In December 2010, she stepped in at the Royal Opera House for an indisposed Christine Rice as Hänsel in Hänsel und Gretel. Her other roles at the ROH in the 2010/11 season included Second Lady in Die Zauberflöte conducted by Sir Colin Davis, and Dorothée in Cendrillon. She also covered Madame Dangeville in Adriana Lecouvreur, Charlotte in Werther and Dunyasha in The Tsar’s Bride.

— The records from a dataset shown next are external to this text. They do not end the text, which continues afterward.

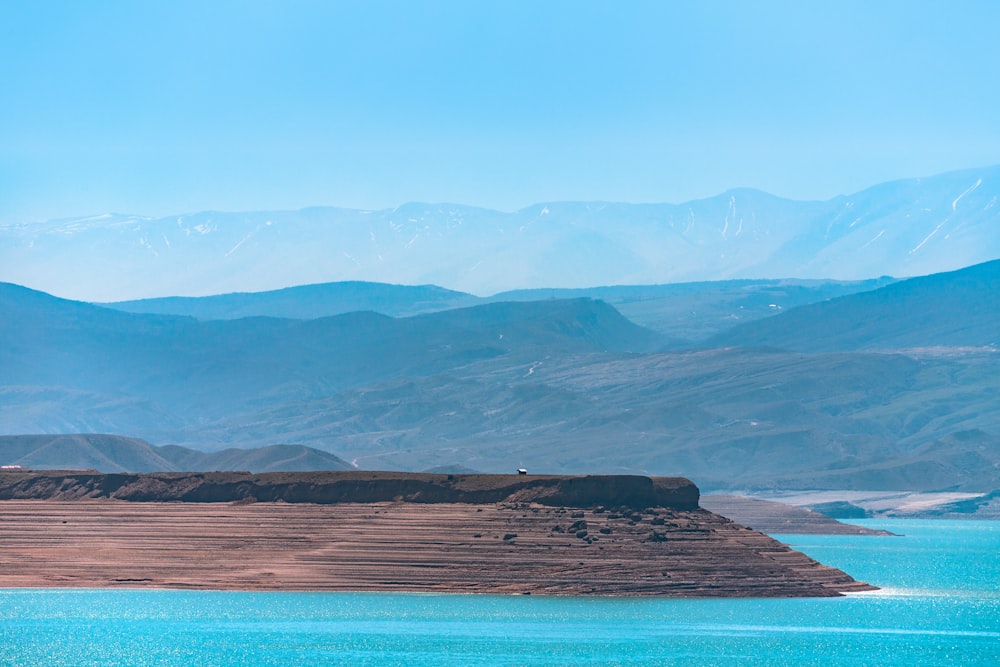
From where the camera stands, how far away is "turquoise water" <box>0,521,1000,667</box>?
71875 millimetres

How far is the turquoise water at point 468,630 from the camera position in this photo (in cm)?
7188

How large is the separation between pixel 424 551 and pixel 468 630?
12.7 metres

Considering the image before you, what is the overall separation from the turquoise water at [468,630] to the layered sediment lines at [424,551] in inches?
40.6

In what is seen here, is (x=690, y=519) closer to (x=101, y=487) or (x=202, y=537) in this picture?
(x=202, y=537)

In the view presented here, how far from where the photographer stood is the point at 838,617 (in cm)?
8806

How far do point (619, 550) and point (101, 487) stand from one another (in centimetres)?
2813

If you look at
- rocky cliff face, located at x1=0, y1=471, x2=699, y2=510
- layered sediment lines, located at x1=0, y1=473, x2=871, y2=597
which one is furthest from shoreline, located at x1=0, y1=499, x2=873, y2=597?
rocky cliff face, located at x1=0, y1=471, x2=699, y2=510

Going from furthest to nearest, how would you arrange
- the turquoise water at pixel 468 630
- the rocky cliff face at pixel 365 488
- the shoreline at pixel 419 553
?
the rocky cliff face at pixel 365 488 < the shoreline at pixel 419 553 < the turquoise water at pixel 468 630

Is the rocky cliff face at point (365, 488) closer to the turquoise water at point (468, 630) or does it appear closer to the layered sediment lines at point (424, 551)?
the layered sediment lines at point (424, 551)

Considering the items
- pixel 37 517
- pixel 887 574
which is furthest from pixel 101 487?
pixel 887 574

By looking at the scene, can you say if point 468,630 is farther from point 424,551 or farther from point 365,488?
point 365,488

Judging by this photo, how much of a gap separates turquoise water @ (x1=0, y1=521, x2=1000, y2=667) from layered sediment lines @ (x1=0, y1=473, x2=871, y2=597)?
3.38 ft

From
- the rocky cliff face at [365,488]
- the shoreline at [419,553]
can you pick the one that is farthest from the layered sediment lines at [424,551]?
the rocky cliff face at [365,488]

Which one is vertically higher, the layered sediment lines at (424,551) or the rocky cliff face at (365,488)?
the rocky cliff face at (365,488)
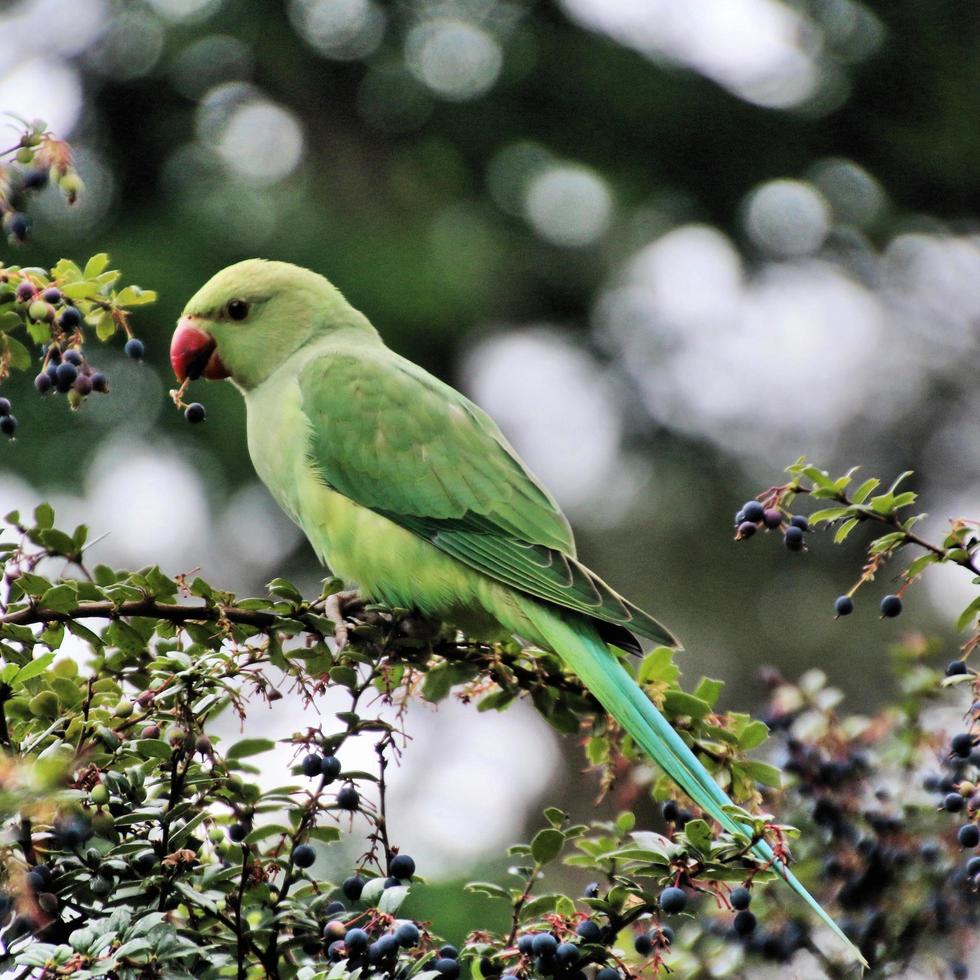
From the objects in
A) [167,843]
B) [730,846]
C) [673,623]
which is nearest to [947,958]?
[730,846]

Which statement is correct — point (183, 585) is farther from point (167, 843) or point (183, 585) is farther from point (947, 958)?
point (947, 958)

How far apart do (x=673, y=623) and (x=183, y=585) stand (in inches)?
216

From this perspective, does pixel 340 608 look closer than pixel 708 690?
No

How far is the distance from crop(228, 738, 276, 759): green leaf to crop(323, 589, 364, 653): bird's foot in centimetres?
18

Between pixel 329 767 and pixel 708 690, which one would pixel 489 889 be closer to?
pixel 329 767

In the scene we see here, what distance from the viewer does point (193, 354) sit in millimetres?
3238

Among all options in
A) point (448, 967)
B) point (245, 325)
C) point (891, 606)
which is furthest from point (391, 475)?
point (448, 967)

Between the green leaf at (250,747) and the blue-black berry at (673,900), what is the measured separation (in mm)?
656

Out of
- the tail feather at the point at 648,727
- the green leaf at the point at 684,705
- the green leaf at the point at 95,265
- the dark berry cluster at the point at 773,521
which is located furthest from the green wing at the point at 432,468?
the green leaf at the point at 95,265

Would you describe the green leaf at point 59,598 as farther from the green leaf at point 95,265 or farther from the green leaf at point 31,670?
the green leaf at point 95,265

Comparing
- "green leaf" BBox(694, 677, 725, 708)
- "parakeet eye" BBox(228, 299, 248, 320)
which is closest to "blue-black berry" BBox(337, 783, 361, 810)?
"green leaf" BBox(694, 677, 725, 708)

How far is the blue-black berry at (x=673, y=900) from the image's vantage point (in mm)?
1595

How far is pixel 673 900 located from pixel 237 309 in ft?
6.92

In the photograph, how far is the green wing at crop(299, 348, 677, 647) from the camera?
2.78 m
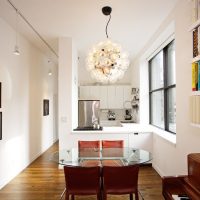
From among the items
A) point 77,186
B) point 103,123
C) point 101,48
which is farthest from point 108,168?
point 103,123

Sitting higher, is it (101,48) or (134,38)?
(134,38)

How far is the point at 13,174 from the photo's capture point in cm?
417

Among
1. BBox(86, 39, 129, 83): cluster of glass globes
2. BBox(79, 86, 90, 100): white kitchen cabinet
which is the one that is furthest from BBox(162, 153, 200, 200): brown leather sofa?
BBox(79, 86, 90, 100): white kitchen cabinet

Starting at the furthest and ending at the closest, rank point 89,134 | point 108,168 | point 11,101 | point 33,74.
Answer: point 33,74 → point 89,134 → point 11,101 → point 108,168

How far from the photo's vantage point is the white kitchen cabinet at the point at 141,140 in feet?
15.7

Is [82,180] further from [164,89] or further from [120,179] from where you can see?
[164,89]

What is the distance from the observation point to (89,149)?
11.4 feet

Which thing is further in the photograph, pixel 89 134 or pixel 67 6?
pixel 89 134

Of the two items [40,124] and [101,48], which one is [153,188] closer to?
[101,48]

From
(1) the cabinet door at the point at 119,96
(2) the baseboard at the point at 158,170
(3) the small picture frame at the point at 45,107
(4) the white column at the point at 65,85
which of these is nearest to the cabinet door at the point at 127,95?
(1) the cabinet door at the point at 119,96

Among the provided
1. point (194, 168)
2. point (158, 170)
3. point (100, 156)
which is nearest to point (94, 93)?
point (158, 170)

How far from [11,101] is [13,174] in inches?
57.0

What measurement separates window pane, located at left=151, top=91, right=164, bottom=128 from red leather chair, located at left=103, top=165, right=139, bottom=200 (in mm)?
2891

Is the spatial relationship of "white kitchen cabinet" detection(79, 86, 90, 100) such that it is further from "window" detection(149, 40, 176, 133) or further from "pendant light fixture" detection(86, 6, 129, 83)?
"pendant light fixture" detection(86, 6, 129, 83)
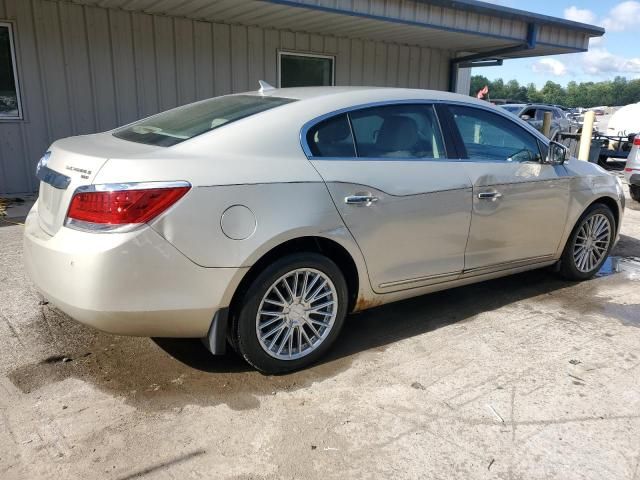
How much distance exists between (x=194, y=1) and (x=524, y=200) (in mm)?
5482

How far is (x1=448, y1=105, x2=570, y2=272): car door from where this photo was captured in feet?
12.6

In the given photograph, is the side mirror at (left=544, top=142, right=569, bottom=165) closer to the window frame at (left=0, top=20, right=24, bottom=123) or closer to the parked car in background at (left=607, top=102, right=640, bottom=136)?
the window frame at (left=0, top=20, right=24, bottom=123)

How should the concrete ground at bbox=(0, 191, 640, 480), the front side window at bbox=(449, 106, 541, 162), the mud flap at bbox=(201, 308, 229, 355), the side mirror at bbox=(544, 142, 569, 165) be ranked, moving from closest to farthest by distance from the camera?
the concrete ground at bbox=(0, 191, 640, 480), the mud flap at bbox=(201, 308, 229, 355), the front side window at bbox=(449, 106, 541, 162), the side mirror at bbox=(544, 142, 569, 165)

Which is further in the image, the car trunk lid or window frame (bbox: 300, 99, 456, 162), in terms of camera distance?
window frame (bbox: 300, 99, 456, 162)

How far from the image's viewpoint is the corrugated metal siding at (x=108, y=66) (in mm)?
7386

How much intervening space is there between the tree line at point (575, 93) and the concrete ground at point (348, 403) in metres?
80.5

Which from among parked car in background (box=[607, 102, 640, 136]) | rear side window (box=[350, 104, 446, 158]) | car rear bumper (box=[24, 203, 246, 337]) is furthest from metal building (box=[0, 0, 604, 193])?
parked car in background (box=[607, 102, 640, 136])

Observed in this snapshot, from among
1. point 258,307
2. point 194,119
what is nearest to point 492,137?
point 194,119

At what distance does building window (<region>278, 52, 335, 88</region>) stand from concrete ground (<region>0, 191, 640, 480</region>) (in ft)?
21.6

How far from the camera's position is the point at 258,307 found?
9.66ft

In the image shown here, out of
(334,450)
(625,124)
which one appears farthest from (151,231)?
(625,124)

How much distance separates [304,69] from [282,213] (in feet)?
24.7

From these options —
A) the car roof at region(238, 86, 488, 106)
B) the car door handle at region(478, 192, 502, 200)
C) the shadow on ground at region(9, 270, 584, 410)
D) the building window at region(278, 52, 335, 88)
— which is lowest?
the shadow on ground at region(9, 270, 584, 410)

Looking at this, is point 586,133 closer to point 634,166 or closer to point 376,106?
point 634,166
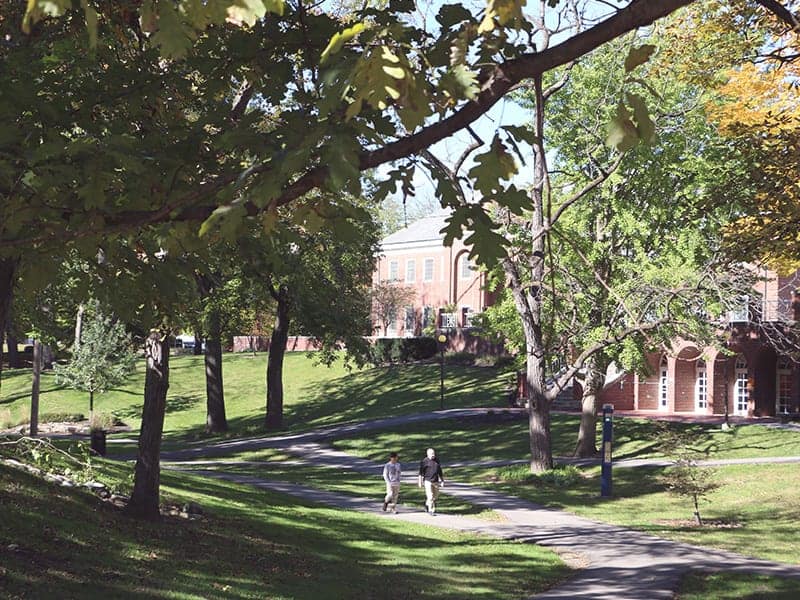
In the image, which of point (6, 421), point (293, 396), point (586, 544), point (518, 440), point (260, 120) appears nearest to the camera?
point (260, 120)

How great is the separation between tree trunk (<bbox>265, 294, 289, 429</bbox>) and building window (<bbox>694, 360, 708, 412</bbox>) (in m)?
21.1

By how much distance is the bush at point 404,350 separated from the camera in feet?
217

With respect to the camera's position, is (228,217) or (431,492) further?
(431,492)

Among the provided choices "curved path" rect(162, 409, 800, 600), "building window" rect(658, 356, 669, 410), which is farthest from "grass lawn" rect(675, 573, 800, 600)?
"building window" rect(658, 356, 669, 410)

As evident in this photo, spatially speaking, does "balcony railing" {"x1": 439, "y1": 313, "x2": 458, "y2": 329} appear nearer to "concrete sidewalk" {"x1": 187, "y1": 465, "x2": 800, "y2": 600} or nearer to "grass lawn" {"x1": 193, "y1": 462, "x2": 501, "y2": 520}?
"grass lawn" {"x1": 193, "y1": 462, "x2": 501, "y2": 520}

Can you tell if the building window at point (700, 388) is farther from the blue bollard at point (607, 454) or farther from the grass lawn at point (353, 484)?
the blue bollard at point (607, 454)

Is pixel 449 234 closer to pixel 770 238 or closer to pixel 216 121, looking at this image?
pixel 216 121

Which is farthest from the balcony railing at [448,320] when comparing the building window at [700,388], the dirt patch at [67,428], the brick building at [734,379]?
the dirt patch at [67,428]

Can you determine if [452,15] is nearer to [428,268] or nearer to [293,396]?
[293,396]

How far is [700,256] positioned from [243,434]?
23.9 m

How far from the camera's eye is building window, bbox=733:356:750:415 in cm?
4769

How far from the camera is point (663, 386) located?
5131 cm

After graduating from the Jette Parker Young Artists Programme in 2011, she appeared in Scottish Opera's 2011-12 season as Hänsel in Hansel and Gretel. She also returned to the Royal Opera House as Meg Page in Falstaff, and Wellgunde in Keith Warner's productions of Das Rheingold and Götterdämmerung. She has since also appeared as Blanche in Prokofiev's The Gambler for Dutch National Opera and Sonyetka in Shostakovich's Lady Macbeth of the Mtsensk District for Vlaamse Opera.

==Recordings==
Rüütel appears as Dorothée in Cendrillon on DVD for Virgin Classics, released in 2012.